Yine nur topu gibi 2 Alevi kökenli milletvekili daha oldu mu Bursa’nın; tam da bu şehrin demografik yapısına hitap ediyor yine CHP’nin listesi vallahi, helal olsun doğrusu!..
Garibim Bal-Göç Genel Başkanı Yüksel Özkan da bu acı gerçeğin farkına varamayanlardan!
Ha!
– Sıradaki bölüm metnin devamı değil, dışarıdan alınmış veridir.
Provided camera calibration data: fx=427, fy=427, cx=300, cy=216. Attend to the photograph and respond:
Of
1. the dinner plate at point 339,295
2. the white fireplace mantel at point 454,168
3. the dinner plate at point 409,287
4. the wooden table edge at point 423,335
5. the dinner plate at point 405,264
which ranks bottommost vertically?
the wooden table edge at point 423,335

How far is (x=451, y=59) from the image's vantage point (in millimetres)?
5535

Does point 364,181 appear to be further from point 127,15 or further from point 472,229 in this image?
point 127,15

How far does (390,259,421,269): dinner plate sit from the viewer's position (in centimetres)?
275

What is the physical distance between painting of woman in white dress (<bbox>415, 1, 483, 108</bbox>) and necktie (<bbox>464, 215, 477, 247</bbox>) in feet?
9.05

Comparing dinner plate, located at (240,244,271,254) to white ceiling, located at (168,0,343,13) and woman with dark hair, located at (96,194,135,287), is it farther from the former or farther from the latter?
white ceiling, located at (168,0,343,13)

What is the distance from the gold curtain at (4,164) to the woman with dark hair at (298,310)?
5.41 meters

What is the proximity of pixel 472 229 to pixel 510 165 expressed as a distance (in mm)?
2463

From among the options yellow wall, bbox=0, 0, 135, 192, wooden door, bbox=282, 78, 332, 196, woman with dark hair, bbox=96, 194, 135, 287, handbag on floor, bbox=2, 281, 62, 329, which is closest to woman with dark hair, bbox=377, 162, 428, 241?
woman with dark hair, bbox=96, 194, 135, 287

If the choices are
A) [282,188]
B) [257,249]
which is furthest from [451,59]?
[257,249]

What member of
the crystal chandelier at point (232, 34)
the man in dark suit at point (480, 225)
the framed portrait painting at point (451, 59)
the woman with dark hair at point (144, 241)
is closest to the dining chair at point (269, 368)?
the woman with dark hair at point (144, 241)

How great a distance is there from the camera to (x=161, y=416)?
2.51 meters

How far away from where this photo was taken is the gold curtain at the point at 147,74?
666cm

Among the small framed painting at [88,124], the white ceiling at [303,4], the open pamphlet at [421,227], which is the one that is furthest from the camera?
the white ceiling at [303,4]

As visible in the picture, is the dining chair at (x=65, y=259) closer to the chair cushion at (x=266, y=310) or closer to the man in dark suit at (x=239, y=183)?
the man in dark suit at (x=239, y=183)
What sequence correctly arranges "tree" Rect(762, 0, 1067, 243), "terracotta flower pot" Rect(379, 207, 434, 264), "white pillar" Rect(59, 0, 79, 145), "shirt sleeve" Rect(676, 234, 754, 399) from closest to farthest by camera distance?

Listeye koyarlar mı Özkan’ı?
Koyarlar elbette ancak, Meclis’i sadece rüyasında görebilir Yüksek İhtisas Hastanesi Eski Başhekimi, siyasi yüksek ihtisasını da Emine Örnek Koleji’nde, çuf çuf Kemal’in (Demirel) yanında yapar!
Kemal Demirel bile nabız yokluyormuş yeniden milletvekili olabilmek için düşünebiliyor musunuz?
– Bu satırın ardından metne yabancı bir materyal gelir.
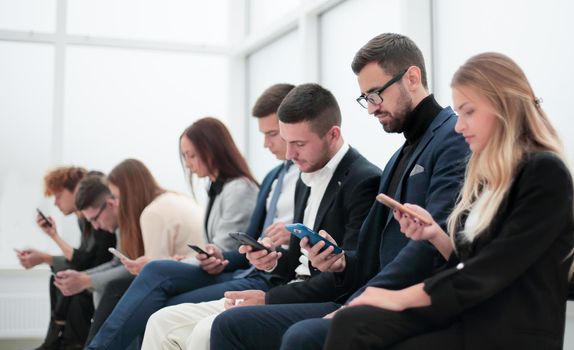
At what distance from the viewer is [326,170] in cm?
307

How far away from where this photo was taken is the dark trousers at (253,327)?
2594mm

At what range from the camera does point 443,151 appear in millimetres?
2389

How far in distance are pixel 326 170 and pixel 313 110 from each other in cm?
23

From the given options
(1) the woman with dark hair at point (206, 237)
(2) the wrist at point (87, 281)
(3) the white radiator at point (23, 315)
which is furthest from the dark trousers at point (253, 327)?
(3) the white radiator at point (23, 315)

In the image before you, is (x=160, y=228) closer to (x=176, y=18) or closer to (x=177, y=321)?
(x=177, y=321)

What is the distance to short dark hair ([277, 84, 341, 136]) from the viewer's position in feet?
10.1

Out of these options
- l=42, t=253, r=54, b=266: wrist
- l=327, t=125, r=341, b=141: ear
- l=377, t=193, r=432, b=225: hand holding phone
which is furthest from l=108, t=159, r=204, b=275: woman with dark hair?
l=377, t=193, r=432, b=225: hand holding phone

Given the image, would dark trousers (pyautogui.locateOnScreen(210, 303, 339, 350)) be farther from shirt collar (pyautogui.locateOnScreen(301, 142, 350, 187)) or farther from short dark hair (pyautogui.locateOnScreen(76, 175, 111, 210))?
short dark hair (pyautogui.locateOnScreen(76, 175, 111, 210))

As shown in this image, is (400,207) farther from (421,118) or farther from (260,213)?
(260,213)

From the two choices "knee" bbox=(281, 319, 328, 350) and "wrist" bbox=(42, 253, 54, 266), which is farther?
"wrist" bbox=(42, 253, 54, 266)

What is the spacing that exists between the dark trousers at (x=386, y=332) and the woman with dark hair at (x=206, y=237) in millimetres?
1651

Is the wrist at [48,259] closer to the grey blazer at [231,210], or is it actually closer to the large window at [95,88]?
the large window at [95,88]

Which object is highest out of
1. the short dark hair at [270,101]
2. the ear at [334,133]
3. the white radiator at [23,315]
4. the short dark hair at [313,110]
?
the short dark hair at [270,101]

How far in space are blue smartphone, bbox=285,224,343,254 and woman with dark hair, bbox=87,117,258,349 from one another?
1.08 m
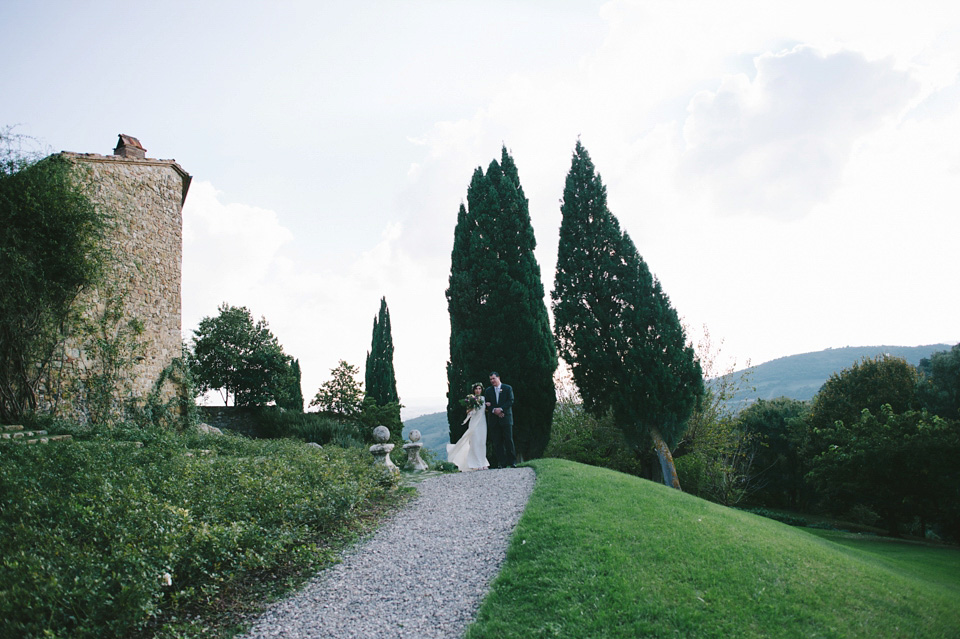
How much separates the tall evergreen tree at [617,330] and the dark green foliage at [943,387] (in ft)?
45.3

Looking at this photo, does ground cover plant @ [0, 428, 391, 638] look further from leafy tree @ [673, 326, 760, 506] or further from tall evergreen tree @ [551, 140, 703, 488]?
leafy tree @ [673, 326, 760, 506]

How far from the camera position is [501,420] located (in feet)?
33.4

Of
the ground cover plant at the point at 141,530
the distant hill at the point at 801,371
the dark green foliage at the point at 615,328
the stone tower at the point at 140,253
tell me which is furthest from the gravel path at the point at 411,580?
the distant hill at the point at 801,371

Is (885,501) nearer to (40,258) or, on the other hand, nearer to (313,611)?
(313,611)

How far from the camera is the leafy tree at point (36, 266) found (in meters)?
9.19

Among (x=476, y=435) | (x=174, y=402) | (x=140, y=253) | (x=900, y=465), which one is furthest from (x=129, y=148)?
(x=900, y=465)

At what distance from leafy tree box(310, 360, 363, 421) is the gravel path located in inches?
452

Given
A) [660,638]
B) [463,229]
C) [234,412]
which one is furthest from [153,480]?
[234,412]

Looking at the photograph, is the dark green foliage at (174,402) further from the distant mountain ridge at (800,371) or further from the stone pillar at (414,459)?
the distant mountain ridge at (800,371)

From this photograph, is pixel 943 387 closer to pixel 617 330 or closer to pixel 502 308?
pixel 617 330

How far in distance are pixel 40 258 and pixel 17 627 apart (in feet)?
30.3

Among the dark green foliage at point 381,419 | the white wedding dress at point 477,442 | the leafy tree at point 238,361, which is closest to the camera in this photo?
the white wedding dress at point 477,442

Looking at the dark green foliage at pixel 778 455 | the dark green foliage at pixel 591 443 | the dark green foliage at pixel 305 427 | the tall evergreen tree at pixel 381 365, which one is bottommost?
the dark green foliage at pixel 778 455

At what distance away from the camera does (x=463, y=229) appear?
585 inches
CHP’yi “emekten yana” bir parti olarak görüp öyle sanan şaşkın mebus adayları da var milletvekilliğine soyunmak isteyenler arasında!
Bunların başındaki isimse Sendikacı Süleyman Ayyılmaz…
Ah be Ayyılmaz, nerede yaşıyorsun sen!
İbrahim Mart, Ali Uluşahin gibi oda başkanlıklarından kolay ve ucuz yoldan kapağı Ankara’ya atabileceklerini düşünen, kendilerini süzme Kars balı yerine koyup, mebusluğu hak gören “Heykel önü demokratları” da var ortalıkta gezen!
Bir yerlerden talimat gelirse belki 3’ncü sıralarda kendine yer bulabilir Ali Uluşahin Yeni Ce Ha Pe’de diyorum, başka da bir şey demiyorum!
“Porselen kontenjanından” Bursa İl Eski Başkanı Şadi Özdemir de aday örneğin.
Sifoncular ve birahaneciler kontenjanından İsmet Karaca tam da beklenildiği gibi daha üç gün önce kendisini seçtirdiği Osmangazi İlçe Başkanlığı görevini bırakarak mebusluğa aday oldu, partide herkesin gözleri doldu!
Hop, hop, hop, Salih Top, gene aday!
Mustafa Şenyurt?
“Dibine kadar tekrar aday!..”
Gene örnek bir duruş sergiledi Doktor Ceyhun İrgil, tarihte eşine benzerine az rastlanır bir şekilde “Bana bu kadar yeter abi” diyerek yeniden aday olmayacağını açıkladı!
O artık hayatına bundan önce olduğu gibi, bundan sonra da bir “gönül adamı” olarak devam edecek!
Yanarım yanarım, Kayıhan Pala’ya yanarım!
Çalışkan, sağduyulu, efendi ve dürüst kişiliğiyle bu kentte milletvekilliğine en çok yakışacak isimlerin arasında gelir Kayıhan.
Sağlık Bakanı yap, o da yakışır.
Siyasette “zamanlama” ve “şans” unsurlarının aynı anda bir araya gelmeleri çok önemli.
CHP için çok yanlış bir zamanda adım attı Kayıhan Pala.
Olsun bakalım…
Hayırlısı olsun…
Ne diyelim?
Meranın çayırlısı, her şeyin hayırlısı!